Cape Verde journalists Hermínio Silves (left), editor of the news website the Santiago Magazine; Daniel Almeida, reporter for A Nação (center); and Alexander Semedo, director of A Nação, are under investigation for reporting about a police killing. (Silves, Almeida, Semedo)

Authorities investigate 3 Cape Verde journalists after reporting on police killing

Authorities in Cape Verde in January and February 2022 opened investigations into three journalists for “qualified disobedience,” in connection with their reporting on a classified investigation into a police killing, which allegedly involves a minister and, after seven years, produced no suspects, according to the journalists and news reports.

On January 26, 2022, Hermínio Silves, editor of the privately owned news website the Santiago Magazine, was declared a formal suspect in a criminal investigation in connection with his reporting on an investigation into whether officers, allegedly led by the current minister of internal administration, killed a criminal suspect in 2014, according to Silves who spoke to CPJ via messaging app, and news reports

On February 4, officials at the Attorney General’s office in Praia, the capital, questioned and named reporter Daniel Almeida and director Alexandre Semedo, both of privately owned newspaper A Nação, as formal suspects for allegedly disclosing confidential judicial information in news reports about police abuse, also relating to the 2014 case, according to the journalists and their lawyer Mário Marques, who spoke to CPJ by phone and messaging app, and news reports.

Earlier in January 2022, CPJ reported that Silves was under investigation for alleged violations of Article 112 of the criminal procedural code with regard to judicial secrecy, related to his reporting on the case, but this was changed as the article does not apply to journalists, according to Silvino Fernandes, Silves’ lawyer, who spoke to CPJ by phone.

The investigation followed the publication of two articles, written by Silves and Almeida and published in the respective publications on December 28, 2021, and January 12, 2022, containing allegations that Paulo Rocha, the current minister of internal administration, was allegedly at the scene of a 2014 shooting that ended in the death of the suspect, in his then-capacity as deputy director of the judicial police, according to the journalists, Marques, and news reports.

Rocha’s adviser Carla Almeida, not related to the journalist, did not reply to CPJ’s emailed request for comment. In a previous email to CPJ about Silves’ summoning to the attorney general’s office for questioning, she forwarded a reply from Rocha denying the newspapers’ allegations and vowing he would “defend his dignity, good name, and public image with all legal means available.”

The Cape Verdean journalists’ association protested the investigations into Silves, Almeida, and Semedo outside the attorney general’s office in Praia on February 4, 2022. (Gisela Coelho)

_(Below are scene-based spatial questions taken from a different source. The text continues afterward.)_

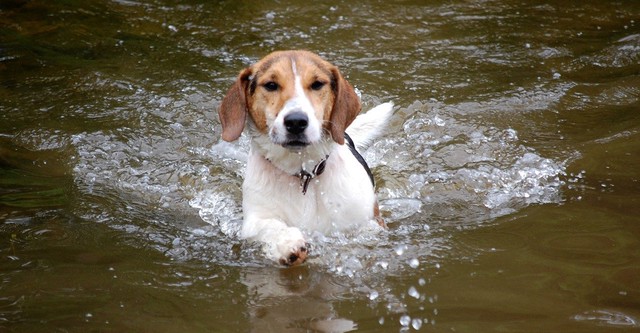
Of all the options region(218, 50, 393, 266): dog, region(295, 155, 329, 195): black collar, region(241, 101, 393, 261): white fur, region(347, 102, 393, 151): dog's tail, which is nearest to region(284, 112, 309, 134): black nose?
region(218, 50, 393, 266): dog

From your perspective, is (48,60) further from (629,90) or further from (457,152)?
(629,90)

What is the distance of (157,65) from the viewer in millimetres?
8680

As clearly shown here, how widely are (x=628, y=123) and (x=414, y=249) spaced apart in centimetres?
305

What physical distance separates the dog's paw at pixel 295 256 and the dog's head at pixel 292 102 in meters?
0.67

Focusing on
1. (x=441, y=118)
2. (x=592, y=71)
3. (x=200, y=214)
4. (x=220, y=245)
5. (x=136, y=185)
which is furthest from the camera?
(x=592, y=71)

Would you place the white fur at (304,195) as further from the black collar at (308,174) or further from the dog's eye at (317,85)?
the dog's eye at (317,85)

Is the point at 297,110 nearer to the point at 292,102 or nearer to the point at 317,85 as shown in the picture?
the point at 292,102

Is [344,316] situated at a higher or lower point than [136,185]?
higher

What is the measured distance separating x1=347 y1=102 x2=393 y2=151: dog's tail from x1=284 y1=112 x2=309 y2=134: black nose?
206 centimetres

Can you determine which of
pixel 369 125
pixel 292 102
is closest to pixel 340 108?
pixel 292 102

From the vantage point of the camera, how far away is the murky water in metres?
4.17

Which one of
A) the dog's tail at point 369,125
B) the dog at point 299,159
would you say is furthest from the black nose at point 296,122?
the dog's tail at point 369,125

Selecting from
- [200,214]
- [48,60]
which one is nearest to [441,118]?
[200,214]

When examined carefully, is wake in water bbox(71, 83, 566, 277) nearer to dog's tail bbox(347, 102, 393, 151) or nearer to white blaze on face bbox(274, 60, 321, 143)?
dog's tail bbox(347, 102, 393, 151)
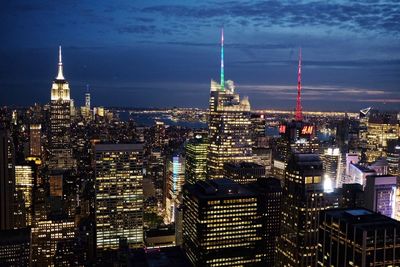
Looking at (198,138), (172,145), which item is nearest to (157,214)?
(198,138)

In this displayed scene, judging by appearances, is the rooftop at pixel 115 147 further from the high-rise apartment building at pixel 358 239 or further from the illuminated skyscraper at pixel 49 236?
the high-rise apartment building at pixel 358 239

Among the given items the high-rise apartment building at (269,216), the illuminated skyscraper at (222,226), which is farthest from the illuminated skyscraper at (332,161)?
the illuminated skyscraper at (222,226)

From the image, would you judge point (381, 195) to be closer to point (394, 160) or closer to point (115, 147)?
point (394, 160)

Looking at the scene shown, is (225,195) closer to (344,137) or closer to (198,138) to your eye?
(198,138)

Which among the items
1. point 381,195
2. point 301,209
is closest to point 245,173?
point 381,195

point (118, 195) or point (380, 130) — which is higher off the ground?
point (380, 130)

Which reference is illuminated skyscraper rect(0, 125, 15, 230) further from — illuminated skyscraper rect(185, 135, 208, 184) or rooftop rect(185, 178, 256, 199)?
illuminated skyscraper rect(185, 135, 208, 184)

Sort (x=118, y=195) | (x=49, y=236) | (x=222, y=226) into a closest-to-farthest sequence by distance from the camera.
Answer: (x=222, y=226) → (x=49, y=236) → (x=118, y=195)
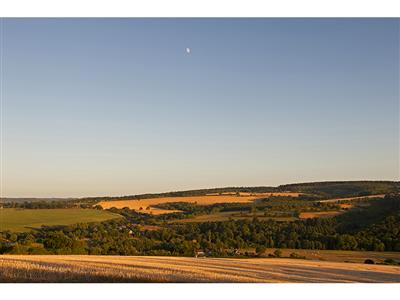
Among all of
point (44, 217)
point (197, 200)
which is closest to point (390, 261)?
point (197, 200)

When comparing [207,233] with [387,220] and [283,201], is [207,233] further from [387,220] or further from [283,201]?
[387,220]

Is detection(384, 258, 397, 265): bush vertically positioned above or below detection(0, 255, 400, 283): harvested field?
below

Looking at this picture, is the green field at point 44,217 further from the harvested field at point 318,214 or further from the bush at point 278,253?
the harvested field at point 318,214

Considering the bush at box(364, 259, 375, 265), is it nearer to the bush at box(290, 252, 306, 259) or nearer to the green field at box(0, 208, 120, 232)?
the bush at box(290, 252, 306, 259)

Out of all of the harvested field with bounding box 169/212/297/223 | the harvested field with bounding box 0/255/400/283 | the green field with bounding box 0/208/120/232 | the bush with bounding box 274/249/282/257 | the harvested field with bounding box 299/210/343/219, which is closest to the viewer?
the harvested field with bounding box 0/255/400/283

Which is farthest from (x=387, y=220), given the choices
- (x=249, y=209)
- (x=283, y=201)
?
(x=249, y=209)

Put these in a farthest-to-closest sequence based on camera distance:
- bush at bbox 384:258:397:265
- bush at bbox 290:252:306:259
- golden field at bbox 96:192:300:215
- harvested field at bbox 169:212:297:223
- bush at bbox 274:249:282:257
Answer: golden field at bbox 96:192:300:215
harvested field at bbox 169:212:297:223
bush at bbox 274:249:282:257
bush at bbox 290:252:306:259
bush at bbox 384:258:397:265

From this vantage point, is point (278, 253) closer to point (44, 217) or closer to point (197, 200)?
point (197, 200)

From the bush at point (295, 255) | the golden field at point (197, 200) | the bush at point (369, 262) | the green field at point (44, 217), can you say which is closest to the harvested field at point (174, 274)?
the bush at point (369, 262)

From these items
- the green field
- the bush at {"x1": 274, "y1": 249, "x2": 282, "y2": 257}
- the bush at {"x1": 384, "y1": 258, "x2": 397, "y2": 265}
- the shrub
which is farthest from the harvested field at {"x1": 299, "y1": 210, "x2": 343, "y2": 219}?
the green field
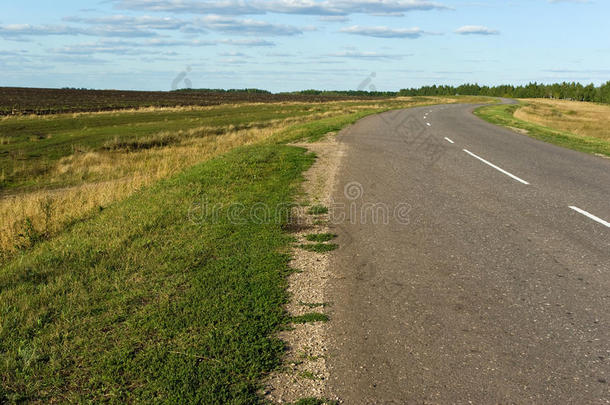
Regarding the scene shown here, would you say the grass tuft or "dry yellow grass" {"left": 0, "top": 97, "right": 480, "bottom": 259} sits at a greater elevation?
the grass tuft

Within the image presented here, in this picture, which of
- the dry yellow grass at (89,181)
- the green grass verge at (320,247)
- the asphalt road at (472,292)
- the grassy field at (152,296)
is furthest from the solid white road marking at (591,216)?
the dry yellow grass at (89,181)

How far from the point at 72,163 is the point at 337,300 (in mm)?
20774

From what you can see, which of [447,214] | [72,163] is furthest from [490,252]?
[72,163]

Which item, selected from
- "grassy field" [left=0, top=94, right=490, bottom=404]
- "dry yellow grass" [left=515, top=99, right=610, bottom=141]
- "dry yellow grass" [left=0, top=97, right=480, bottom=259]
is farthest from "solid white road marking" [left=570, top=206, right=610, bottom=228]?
"dry yellow grass" [left=515, top=99, right=610, bottom=141]

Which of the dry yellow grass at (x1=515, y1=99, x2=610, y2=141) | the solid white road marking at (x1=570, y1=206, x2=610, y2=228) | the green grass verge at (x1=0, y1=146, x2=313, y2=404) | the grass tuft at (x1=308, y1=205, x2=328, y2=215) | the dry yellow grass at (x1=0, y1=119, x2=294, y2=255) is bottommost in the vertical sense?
the dry yellow grass at (x1=0, y1=119, x2=294, y2=255)

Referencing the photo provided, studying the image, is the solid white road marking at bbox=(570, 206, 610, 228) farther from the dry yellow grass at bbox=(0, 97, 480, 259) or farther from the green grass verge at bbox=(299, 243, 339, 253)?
the dry yellow grass at bbox=(0, 97, 480, 259)

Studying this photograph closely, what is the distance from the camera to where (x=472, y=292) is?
464 centimetres

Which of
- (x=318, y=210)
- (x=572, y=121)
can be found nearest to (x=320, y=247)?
(x=318, y=210)

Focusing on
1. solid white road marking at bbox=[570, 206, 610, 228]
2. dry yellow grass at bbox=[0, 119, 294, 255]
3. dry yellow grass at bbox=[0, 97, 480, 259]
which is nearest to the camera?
solid white road marking at bbox=[570, 206, 610, 228]

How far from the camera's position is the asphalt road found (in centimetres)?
323

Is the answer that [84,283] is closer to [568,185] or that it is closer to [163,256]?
[163,256]

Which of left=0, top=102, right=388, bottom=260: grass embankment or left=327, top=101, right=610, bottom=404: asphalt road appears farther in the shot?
left=0, top=102, right=388, bottom=260: grass embankment

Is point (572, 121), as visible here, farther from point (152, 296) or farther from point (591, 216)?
point (152, 296)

The three journalists were declared “arguidos,” a status unique to Portuguese legal systems in which people become formal suspects in the commission of a crime, and which can be a preliminary step to arrest or a formal charge, according to Fernandes. Under this declaration, the journalists and their outlets are barred from reporting on the investigation into alleged police abuses or risk a charge of contempt if they do.

The investigation could lead to a court indictment if Attorney General Luis Landim, who is personally handling the case, gathers enough evidence for Article 113, the crime of “qualified disobedience, which applies to the act of disclosing information under judicial secrecy,” Fernandes told CPJ. The journalists and face up to two years in prison or a fine to be set by a judge, according to Article 356 of the penal code, which CPJ reviewed.

The Cape Verde legal community is divided over whether Article 113 should apply to journalists, according to Marques, adding that he was among those including some prosecutors with the Attorney’s General’s office, who believe that the right to be informed prevailed over judicial secrecy and that the article should not apply to journalists.

The Cape Verdean journalists’ association, a local trade group, organized a protest on February 4 outside the attorney general’s office to coincide with Almeida and Semedo’s questioning, association president Geremias Furtado told CPJ by phone.

Luis Landim, the attorney general, told state television that the journalists’ protest was misdirected and his office was merely enforcing the law, according to news reports. CPJ emailed his spokesman Inelson Costa, who did not reply to requests for comment.

The journalists’ association and Cape Verde journalists will petition the National Assembly to amend the article so it does not apply to the media, Furtado told CPJ. On February 11, 2022, opposition members of parliament signaled their support for a review of the criminal procedure law to remove any impediments to media freedom, including Article 113  and Joana Rosa, the minister of justice, said the government was open to debate, if necessary, according to news reports.